Passage
Dancer-turned-designer Wong looked at non-verbal communication as the starting point of her project, approaching the task from a personal point of reflection and knowledge. ‘I wanted to translate my previous understanding of how we can connect and communicate,’ she says, and looked to create a piece to nurture strength, intimacy and connection. Invisible physical boundaries and the creation of textures through light formed the basis of the project, which developed into a coffee table featuring interlocking echoed forms, where the functional joinery also became a decorative motif for the piece. Wong chose American cherry because of its grain and colour. ‘It has a beautiful warmth in its pinkish, red hue,’ she says. ‘I felt that supported everything I was trying to put into this piece.’ Her design’s name (using the Latin word for ‘beside’) represents the desire for human connection and closeness that guided the process.

Problem
Answer the following questions from the passage on Wong's coffee table design.
(a) What type of wood did Wong choose for the piece?
(b) What did the functional joinery of the table also become?
(c) What does the Latin word used in the design's name mean?

Extracted information
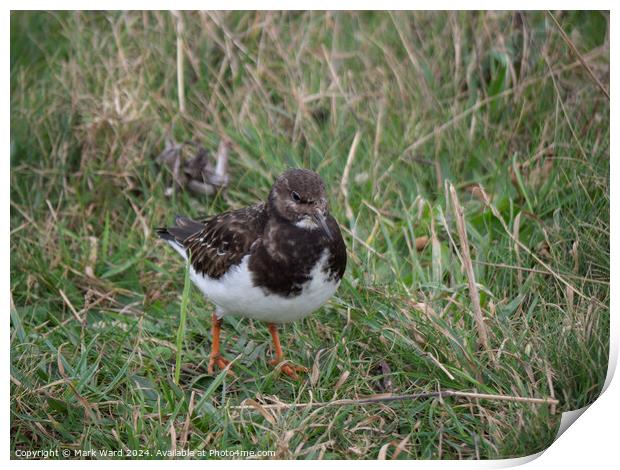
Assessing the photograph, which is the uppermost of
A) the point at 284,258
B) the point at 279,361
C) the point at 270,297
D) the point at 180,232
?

Result for this task
(a) American cherry.
(b) A decorative motif for the piece.
(c) Beside.